In 2026, Shumpei Oyabu and colleagues described Nipponopelta yezoensis as a new genus and species of nodosaurid ankylosaur based on these fossil remains, designating MCM A522 as the holotype specimen. Using CT scans of the fossil, they were able to identify previously unrecognized anatomical features, including two complete teeth, the left semicircular canals, and a small part of the left mandible. The generic name, Nipponopelta, combines the Japanese word 日本 (Nippon), meaning , with the Greek word πέλτη (péltē), meaning . The specific name, yezoensis, alludes to Yezo, the traditional name for Hokkaido, where the only known specimen was discovered.

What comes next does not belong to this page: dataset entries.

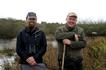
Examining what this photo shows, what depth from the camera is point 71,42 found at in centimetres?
828

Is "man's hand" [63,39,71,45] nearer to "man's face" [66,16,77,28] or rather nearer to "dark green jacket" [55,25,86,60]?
"dark green jacket" [55,25,86,60]

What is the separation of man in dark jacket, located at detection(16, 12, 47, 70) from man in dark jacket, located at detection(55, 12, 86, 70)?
0.42 metres

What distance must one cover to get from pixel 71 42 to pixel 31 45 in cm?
78

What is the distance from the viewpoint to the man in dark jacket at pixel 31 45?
8141 millimetres

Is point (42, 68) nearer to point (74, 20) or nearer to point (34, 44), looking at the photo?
point (34, 44)

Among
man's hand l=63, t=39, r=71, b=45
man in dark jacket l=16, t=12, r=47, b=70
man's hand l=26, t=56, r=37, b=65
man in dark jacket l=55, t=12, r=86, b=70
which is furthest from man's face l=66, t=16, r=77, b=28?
man's hand l=26, t=56, r=37, b=65

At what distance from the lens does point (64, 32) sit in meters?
8.40

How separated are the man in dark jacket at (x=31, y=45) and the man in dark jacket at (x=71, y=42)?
1.38 ft

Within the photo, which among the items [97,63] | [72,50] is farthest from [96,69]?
[72,50]

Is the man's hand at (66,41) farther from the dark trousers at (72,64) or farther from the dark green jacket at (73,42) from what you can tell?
the dark trousers at (72,64)

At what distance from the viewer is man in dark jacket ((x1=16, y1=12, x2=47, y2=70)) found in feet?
26.7

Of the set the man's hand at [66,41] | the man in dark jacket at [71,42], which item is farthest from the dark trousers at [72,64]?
the man's hand at [66,41]

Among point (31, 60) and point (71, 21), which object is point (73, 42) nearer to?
point (71, 21)

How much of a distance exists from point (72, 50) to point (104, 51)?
4.44 metres
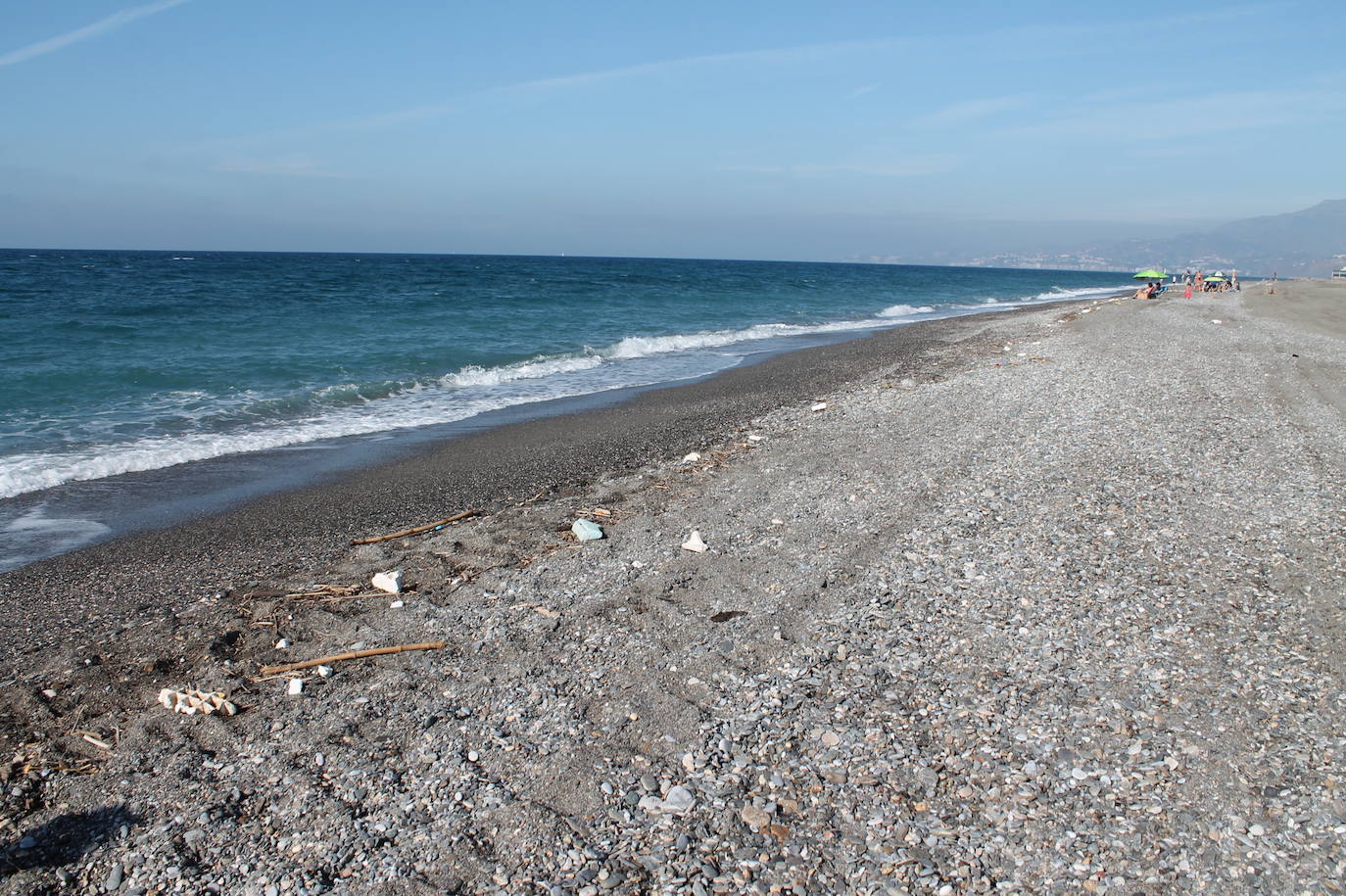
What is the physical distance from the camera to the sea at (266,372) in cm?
922

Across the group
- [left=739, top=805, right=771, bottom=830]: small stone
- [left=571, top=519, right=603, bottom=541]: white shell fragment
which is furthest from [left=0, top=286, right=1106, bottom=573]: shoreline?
[left=739, top=805, right=771, bottom=830]: small stone

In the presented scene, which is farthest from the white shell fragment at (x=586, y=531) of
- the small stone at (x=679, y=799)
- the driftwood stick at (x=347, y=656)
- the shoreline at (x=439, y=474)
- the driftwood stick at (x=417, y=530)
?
the small stone at (x=679, y=799)

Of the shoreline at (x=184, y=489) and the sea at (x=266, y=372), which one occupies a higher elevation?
the sea at (x=266, y=372)

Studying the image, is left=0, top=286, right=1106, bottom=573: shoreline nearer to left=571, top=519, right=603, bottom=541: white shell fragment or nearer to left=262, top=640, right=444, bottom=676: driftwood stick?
left=262, top=640, right=444, bottom=676: driftwood stick

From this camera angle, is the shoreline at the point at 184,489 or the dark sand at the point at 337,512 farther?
the shoreline at the point at 184,489

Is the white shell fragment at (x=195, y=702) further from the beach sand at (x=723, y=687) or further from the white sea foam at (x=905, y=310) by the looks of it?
the white sea foam at (x=905, y=310)

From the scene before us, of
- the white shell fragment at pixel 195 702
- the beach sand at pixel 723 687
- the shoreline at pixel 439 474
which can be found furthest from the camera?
the shoreline at pixel 439 474

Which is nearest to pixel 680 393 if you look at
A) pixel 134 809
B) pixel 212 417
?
pixel 212 417

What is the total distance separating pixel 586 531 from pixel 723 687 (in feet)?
8.96

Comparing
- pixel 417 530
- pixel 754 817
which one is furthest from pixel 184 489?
pixel 754 817

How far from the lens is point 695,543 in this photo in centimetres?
644

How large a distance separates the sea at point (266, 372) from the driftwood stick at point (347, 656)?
3798 mm

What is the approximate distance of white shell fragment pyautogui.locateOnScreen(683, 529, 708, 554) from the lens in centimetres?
639

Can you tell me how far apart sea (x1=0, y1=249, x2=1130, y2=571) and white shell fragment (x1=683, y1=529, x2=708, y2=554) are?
527 cm
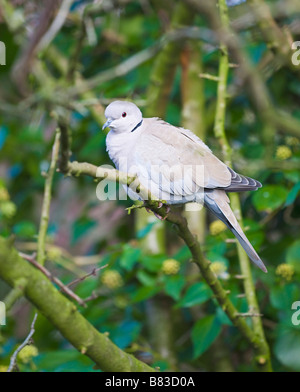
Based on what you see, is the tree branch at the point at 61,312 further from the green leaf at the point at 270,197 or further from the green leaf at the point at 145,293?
the green leaf at the point at 270,197

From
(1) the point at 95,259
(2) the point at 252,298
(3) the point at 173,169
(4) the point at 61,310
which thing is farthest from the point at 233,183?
(1) the point at 95,259

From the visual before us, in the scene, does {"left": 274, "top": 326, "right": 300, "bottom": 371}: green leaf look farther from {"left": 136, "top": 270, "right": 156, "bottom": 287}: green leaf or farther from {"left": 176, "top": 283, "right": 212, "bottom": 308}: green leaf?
{"left": 136, "top": 270, "right": 156, "bottom": 287}: green leaf

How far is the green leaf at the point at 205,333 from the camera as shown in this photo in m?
1.87

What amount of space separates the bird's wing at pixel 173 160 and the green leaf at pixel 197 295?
36 centimetres

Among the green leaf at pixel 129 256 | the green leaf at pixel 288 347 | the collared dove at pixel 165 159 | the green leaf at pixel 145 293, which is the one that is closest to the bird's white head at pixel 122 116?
the collared dove at pixel 165 159

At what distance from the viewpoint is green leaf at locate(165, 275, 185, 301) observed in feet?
6.24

The description of this species makes it the first ankylosaur to be named from Japan.

== Classification ==
To test the affinities and relationships of Nipponopelta, Oyabu et al. (2026) included it in an updated version of the phylogenetic matrix of Xing et al. (2024), which in turn was derived from Raven et al. (2023). Nipponopelta was recovered as a derived member of the Nodosauridae, more closely related to Nodosaurus and Panoplosaurus (Nodosaurinae) than to Polacanthus (Polacanthinae) or Struthiosaurus (Struthiosauridae). The taxa closest to Nipponopelta were recovered in a large, unresolved polytomy. After removing several unstable "wildcard taxa" for improved resolution, their 50% majority-rule consensus tree recovered Nipponopelta as the sister taxon to Pawpawsaurus, with Borealopelta and a Edmontonia longiceps + Denversaurus clade as successive sister branches. As such, Nipponopelta is much more closely related to North American nodosaurids than to Asian taxa, the closest of which, in their analyses, is the Chinese Taohelong. These results are displayed in the cladogram below, with clade names following Madzia et al. (2021):

== Paleoecology ==
Nipponopelta is known from the upper Hikagenosawa Formation, which dates to the late Cenomanian of the late Cretaceous period. This formation represents a marine depositional environment. In their description of this taxon, Oyabu and colleagues suggested that Nipponopelta and its close relatives favored near-marine settings like coastal and estuarine environments. However, they acknowledged that the frequent occurrence of nodosaurid remains in marine deposits could be partially explained by post-mortem transport of carcasses. Nevertheless, various points of evidence, including fossil trackways, indicate that many nodosaurids predominantly occupied lowland, fluvial, and coastal habitats, which may have played an important role in their dispersal between continents.